Acrescente-se então que Vinicius não é apenas um extraordinário poeta popular: a sua criação poética assume, também, uma tonalidade trágica, do dia a dia difícil no ponto de vista socioeconómico - não era fácil (como não é hoje, apesar dos enormes progressos)l o Brasil da segunda metade do século passado - mas de uma expressão lírica e trágica do amor e do sentimento em geral, erudita e culta, ou da interpretação poética, cosmopolita, da sua longa existência de viajante.
Essa mesma convergência do popular e do erudito, assume-se no teatro, e desde logo na sua peça mais referencial, o Orfeu da Conceição (Tragédia Carioca), que recria num morro carioca a tragédia de Ésquilo, num apelo direto a personagens que conservam a função dramática e poética da matriz clássica - “Orfeu da Conceição, o músico - Eurídice, a sua amada - Clio, a mãe de Orfeu, Apolo, o pai de Orfeu, Plutão, presidente dos Maiorais do Inferno - Gente do Morro - o Coro e Corifeu” - mas transpondo-a para a realidade do Rio de Janeiro dos anos 60 e dos anos de hoje.

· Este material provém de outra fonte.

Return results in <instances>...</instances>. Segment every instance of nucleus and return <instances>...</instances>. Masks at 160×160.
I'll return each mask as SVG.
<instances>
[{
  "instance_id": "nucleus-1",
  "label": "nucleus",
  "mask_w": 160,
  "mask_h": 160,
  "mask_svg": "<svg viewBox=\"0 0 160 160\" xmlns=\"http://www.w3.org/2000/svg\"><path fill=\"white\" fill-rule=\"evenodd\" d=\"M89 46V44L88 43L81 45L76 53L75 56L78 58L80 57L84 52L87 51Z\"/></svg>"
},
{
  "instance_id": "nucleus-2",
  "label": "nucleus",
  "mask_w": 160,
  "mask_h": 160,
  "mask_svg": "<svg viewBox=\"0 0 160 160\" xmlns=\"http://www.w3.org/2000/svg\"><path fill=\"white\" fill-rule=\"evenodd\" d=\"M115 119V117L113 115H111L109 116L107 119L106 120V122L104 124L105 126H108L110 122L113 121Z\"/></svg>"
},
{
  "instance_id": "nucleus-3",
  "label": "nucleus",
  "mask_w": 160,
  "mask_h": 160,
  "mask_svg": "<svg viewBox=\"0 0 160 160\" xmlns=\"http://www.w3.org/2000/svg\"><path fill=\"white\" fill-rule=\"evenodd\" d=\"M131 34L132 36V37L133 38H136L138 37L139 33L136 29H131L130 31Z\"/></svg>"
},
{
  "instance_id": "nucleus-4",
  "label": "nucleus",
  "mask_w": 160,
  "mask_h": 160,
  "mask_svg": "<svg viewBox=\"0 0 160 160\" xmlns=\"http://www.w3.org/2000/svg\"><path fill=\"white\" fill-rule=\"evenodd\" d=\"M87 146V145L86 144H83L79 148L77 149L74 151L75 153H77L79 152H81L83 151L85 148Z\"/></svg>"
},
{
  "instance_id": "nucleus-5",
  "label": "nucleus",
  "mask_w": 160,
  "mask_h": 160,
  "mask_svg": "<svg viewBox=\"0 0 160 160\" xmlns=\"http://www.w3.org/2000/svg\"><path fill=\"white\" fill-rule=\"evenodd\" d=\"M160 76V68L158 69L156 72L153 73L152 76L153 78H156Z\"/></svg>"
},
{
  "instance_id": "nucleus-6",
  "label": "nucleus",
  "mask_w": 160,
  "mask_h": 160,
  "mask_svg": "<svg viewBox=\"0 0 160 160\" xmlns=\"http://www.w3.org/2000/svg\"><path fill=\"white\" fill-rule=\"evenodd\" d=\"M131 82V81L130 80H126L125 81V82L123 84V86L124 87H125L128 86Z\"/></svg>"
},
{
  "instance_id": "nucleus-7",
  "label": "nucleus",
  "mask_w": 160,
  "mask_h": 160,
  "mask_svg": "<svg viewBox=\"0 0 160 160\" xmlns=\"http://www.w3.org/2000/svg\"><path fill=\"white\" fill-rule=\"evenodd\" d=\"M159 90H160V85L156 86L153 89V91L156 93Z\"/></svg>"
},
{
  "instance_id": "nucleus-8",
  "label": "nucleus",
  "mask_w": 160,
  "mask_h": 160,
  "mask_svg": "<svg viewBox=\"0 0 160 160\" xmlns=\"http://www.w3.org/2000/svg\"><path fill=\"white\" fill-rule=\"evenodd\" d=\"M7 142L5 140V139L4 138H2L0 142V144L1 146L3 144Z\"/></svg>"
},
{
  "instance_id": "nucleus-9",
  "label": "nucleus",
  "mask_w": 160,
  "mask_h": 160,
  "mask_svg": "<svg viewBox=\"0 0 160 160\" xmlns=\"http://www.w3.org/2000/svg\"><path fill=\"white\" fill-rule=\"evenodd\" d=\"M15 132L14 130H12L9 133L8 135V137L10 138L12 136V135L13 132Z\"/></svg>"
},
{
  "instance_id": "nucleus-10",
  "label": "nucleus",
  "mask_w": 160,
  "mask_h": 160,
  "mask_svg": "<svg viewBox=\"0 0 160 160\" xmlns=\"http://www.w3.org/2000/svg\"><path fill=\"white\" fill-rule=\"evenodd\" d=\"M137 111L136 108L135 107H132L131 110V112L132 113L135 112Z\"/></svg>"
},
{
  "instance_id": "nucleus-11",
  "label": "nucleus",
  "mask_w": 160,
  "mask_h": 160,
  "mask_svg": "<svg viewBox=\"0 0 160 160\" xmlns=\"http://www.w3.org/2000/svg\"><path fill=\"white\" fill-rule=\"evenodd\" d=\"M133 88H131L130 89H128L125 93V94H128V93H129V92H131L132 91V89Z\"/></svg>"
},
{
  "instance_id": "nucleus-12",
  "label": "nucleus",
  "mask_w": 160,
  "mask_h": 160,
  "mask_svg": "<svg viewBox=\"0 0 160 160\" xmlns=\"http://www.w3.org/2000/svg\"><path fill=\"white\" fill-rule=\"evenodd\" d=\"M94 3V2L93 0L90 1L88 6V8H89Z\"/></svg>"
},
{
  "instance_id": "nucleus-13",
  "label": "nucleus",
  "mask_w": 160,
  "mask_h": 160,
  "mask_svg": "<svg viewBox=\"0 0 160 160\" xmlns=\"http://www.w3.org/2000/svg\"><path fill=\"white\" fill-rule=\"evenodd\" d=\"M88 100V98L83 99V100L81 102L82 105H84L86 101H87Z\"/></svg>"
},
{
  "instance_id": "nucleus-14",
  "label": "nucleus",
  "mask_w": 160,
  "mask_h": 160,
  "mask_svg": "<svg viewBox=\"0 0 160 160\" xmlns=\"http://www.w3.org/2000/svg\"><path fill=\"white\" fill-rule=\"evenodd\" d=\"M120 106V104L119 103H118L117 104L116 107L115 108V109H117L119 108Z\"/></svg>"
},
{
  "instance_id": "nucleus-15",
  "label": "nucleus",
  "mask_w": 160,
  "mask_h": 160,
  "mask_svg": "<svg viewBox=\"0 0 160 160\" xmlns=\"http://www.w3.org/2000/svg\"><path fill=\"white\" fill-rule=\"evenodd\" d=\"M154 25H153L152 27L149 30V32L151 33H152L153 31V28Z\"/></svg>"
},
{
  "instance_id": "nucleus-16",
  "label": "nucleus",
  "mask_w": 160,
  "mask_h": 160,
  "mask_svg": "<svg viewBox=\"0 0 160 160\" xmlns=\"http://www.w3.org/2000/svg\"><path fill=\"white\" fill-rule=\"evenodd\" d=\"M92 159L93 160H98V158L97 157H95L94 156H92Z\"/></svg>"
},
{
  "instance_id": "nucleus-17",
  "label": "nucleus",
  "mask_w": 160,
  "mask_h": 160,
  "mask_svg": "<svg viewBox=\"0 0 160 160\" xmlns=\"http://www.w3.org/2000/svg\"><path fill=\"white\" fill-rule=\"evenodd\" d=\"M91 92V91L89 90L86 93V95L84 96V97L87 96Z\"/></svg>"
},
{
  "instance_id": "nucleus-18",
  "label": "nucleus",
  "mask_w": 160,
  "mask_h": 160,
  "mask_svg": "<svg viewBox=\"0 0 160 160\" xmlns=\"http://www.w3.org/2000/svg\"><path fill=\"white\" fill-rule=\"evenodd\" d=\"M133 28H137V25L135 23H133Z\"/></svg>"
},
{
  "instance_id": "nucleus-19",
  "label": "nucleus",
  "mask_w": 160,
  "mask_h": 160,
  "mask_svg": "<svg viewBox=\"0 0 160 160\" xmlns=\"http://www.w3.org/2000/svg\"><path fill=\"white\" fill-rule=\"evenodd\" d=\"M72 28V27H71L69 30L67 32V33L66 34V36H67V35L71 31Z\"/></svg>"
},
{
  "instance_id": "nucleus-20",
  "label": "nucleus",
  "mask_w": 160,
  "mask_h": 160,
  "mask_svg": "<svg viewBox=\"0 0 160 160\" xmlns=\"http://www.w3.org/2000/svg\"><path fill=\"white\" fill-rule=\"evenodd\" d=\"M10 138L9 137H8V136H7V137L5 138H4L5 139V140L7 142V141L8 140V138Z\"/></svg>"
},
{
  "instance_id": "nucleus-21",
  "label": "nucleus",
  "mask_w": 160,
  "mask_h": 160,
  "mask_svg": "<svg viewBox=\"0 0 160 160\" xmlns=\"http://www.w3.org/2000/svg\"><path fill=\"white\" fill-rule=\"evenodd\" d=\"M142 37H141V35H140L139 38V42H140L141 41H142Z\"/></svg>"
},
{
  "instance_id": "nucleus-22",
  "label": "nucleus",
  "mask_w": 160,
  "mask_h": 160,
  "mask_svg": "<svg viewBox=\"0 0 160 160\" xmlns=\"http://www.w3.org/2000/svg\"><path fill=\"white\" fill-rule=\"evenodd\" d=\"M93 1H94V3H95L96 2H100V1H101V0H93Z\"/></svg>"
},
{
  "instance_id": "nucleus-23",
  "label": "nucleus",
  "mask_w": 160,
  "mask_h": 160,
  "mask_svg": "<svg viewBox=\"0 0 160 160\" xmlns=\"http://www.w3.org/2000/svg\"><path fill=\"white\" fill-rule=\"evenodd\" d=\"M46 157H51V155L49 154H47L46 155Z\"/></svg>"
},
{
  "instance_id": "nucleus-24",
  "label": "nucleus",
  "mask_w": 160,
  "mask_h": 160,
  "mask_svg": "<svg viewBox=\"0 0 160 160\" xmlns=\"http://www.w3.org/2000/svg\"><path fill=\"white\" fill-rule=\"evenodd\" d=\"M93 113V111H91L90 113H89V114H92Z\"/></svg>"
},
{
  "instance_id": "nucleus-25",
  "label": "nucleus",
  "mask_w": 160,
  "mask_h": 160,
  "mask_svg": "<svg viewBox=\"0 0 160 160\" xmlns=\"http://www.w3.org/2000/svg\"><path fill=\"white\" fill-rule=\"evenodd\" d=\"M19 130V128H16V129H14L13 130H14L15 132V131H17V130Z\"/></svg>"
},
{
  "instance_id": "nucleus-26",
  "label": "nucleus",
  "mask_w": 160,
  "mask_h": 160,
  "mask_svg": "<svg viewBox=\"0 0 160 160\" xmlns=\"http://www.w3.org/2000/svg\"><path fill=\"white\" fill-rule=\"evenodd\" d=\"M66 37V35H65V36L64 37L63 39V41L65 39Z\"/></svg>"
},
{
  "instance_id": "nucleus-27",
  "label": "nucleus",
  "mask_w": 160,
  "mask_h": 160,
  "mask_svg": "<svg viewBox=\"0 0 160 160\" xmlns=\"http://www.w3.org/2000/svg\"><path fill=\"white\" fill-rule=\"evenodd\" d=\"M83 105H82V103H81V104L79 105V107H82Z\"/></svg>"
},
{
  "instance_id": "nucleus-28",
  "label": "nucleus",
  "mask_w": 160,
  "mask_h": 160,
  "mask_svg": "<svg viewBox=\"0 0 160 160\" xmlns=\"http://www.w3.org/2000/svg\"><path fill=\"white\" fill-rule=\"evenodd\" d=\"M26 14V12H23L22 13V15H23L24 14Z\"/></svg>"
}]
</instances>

Da peça foi extraído o filme Orfeu da Conceição (1959), de Marcel Camus, em cujo texto Vinicius colaborou, numa retoma de participação e criação cinematográfica que vinha de 1941 e que se prolonga pelos anos 60 (por exemplo na adaptação filmográfica da Garota de Ipanema de Leon Hinzman).
E refiram-se ainda mais algumas expressões e criação ou adaptações teatrais de Vinicius de Morais: “Às Feras - Tragédia Pau de Arara”, “Cordélia e o Peregrino” (1965-1970), “Procura-se uma Rosa”, este passado numa delegacia de polícia, além de adaptações, designadamente em espetáculos para a juventude.
Não ficam por aqui os grandes nomes da literatura e da cultura brasileira que conviveram com o Grupo Fernando Pessoa: a seu tempo os iremos evocando.